* Input data *
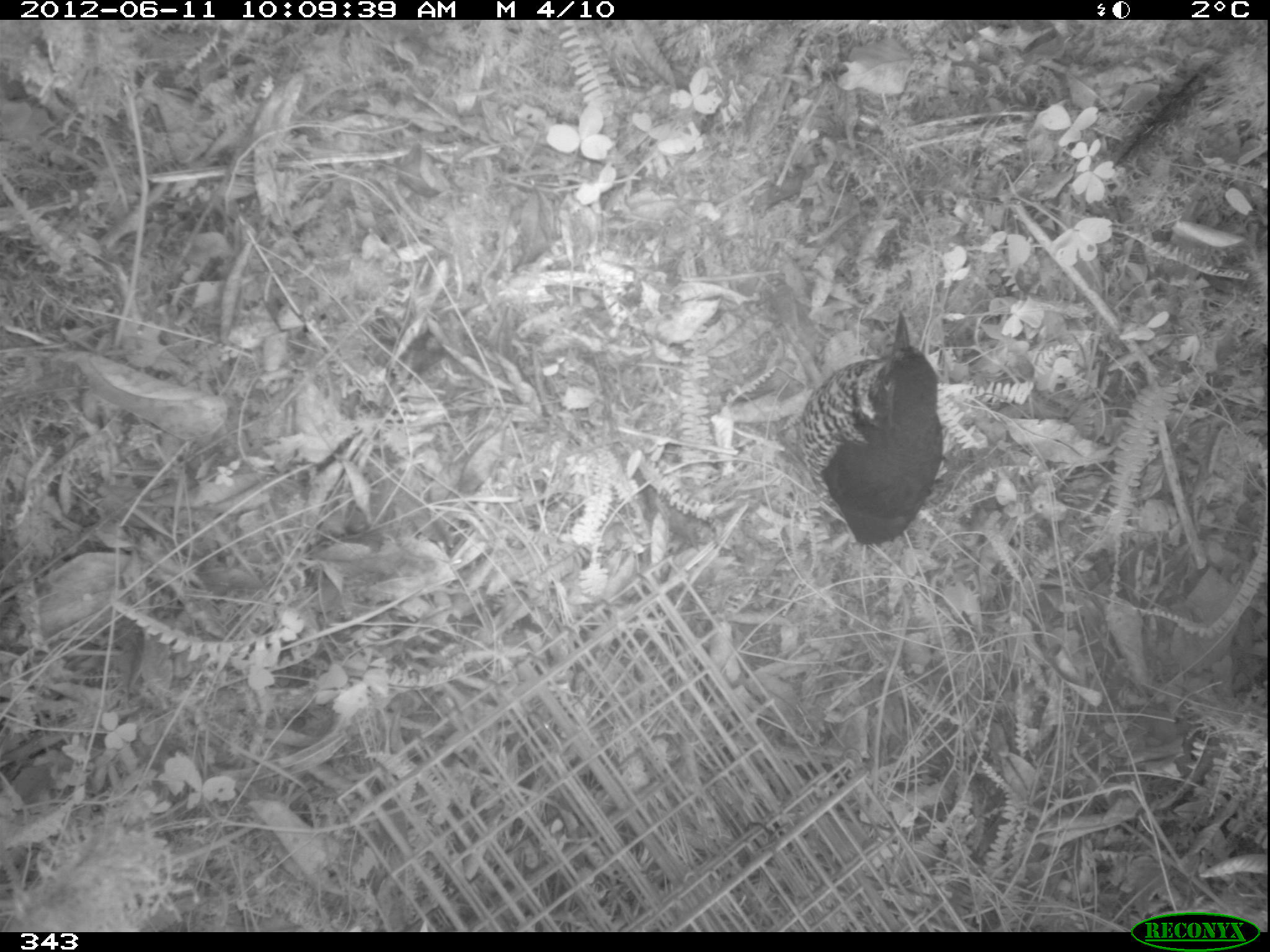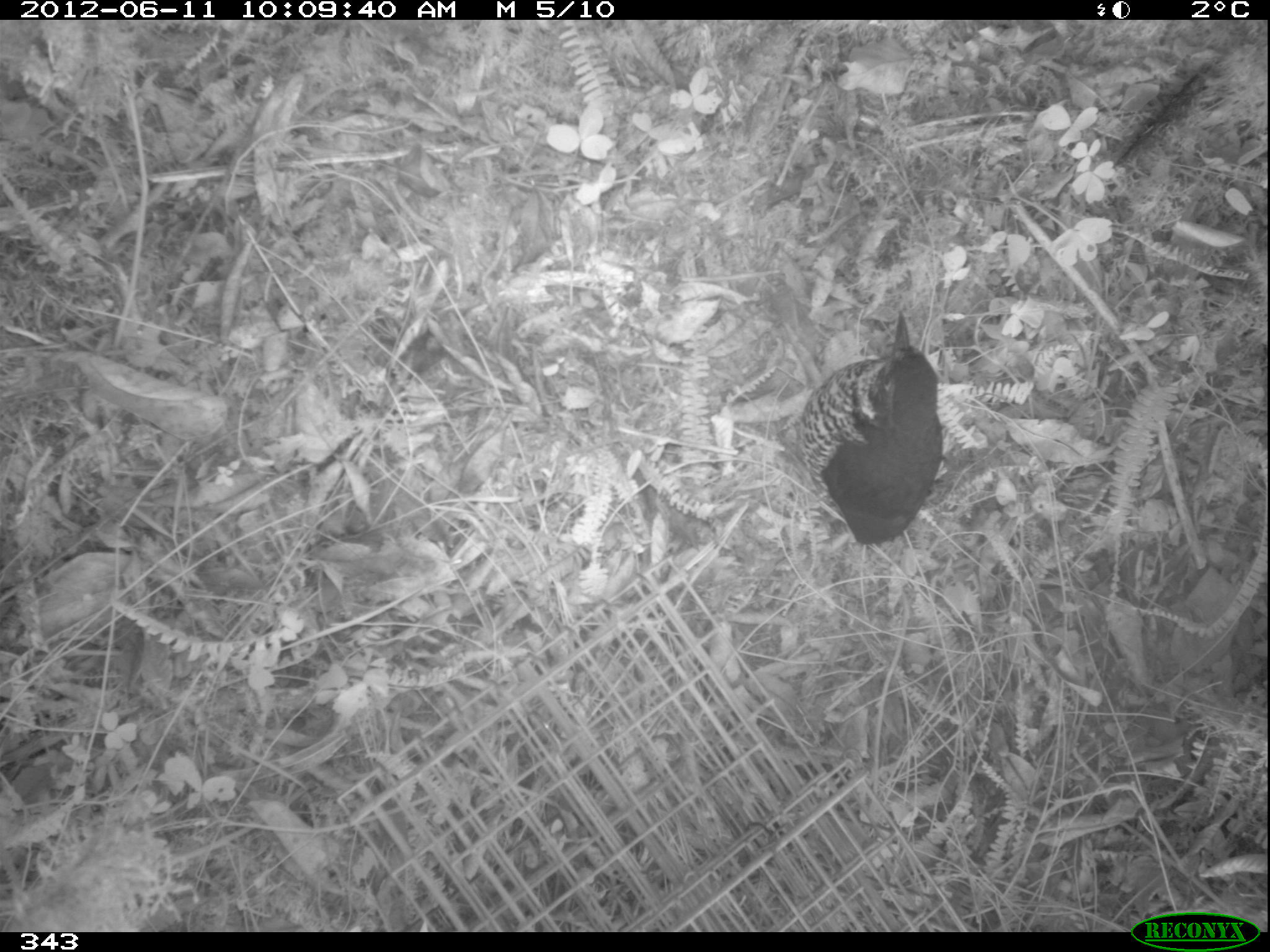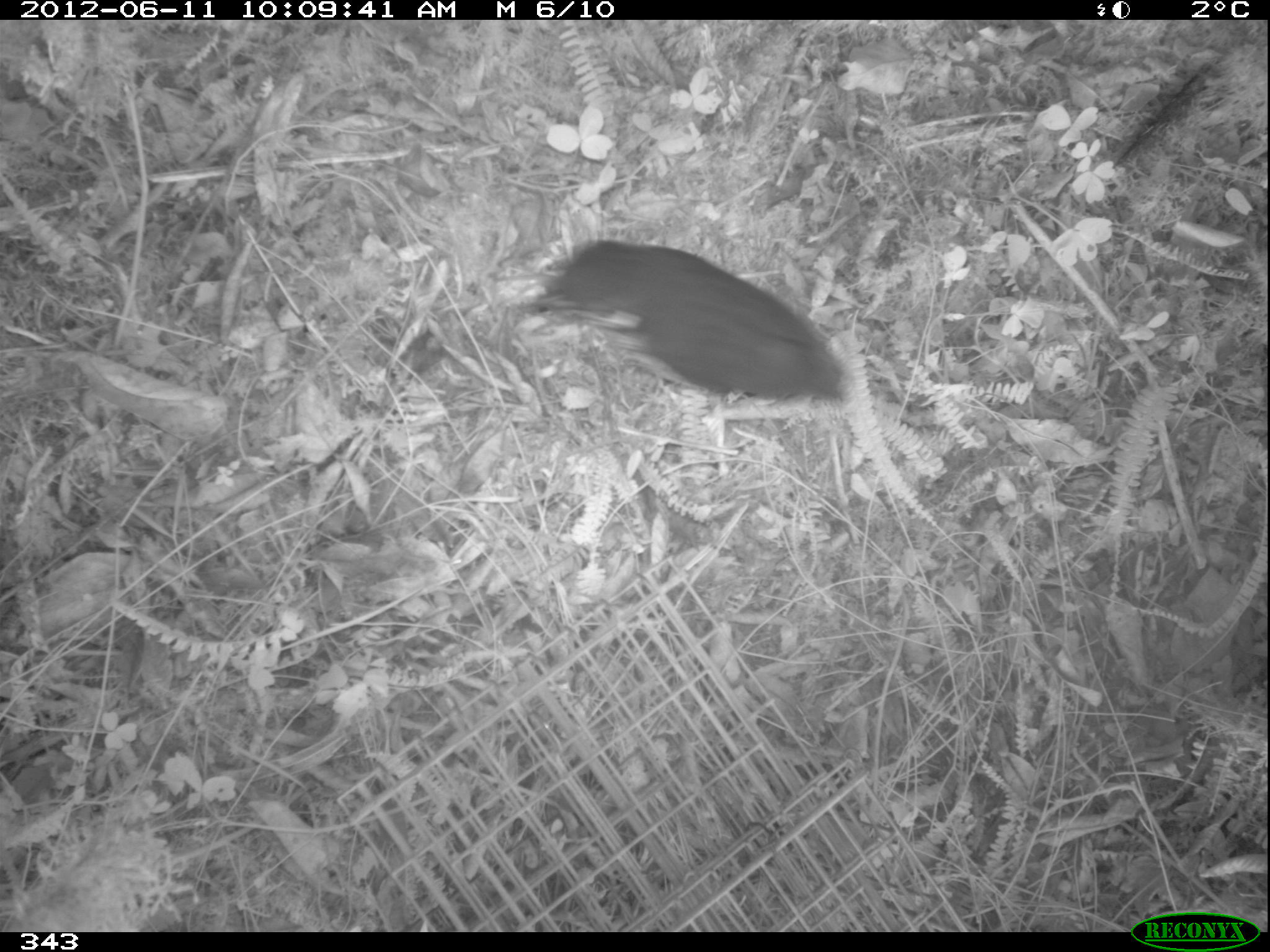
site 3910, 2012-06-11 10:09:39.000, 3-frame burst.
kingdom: Animalia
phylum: Chordata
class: Aves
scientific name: Aves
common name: bird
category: unknown bird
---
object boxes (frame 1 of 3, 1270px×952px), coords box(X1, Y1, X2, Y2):
unknown bird: box(788, 308, 944, 545)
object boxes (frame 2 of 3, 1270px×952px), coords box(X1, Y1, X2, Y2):
unknown bird: box(791, 310, 943, 545)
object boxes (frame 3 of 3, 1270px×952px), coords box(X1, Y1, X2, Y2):
unknown bird: box(517, 237, 849, 405)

* About this exercise *
Please write the data out again exactly, but do not carry over the pictures.

* Solution to the problem *
site 3910, 2012-06-11 10:09:39.000, 3-frame burst.
kingdom: Animalia
phylum: Chordata
class: Aves
scientific name: Aves
common name: bird
category: unknown bird
---
object boxes (frame 1 of 3, 1270px×952px), coords box(X1, Y1, X2, Y2):
unknown bird: box(788, 308, 944, 545)
object boxes (frame 2 of 3, 1270px×952px), coords box(X1, Y1, X2, Y2):
unknown bird: box(791, 310, 943, 545)
object boxes (frame 3 of 3, 1270px×952px), coords box(X1, Y1, X2, Y2):
unknown bird: box(517, 237, 849, 405)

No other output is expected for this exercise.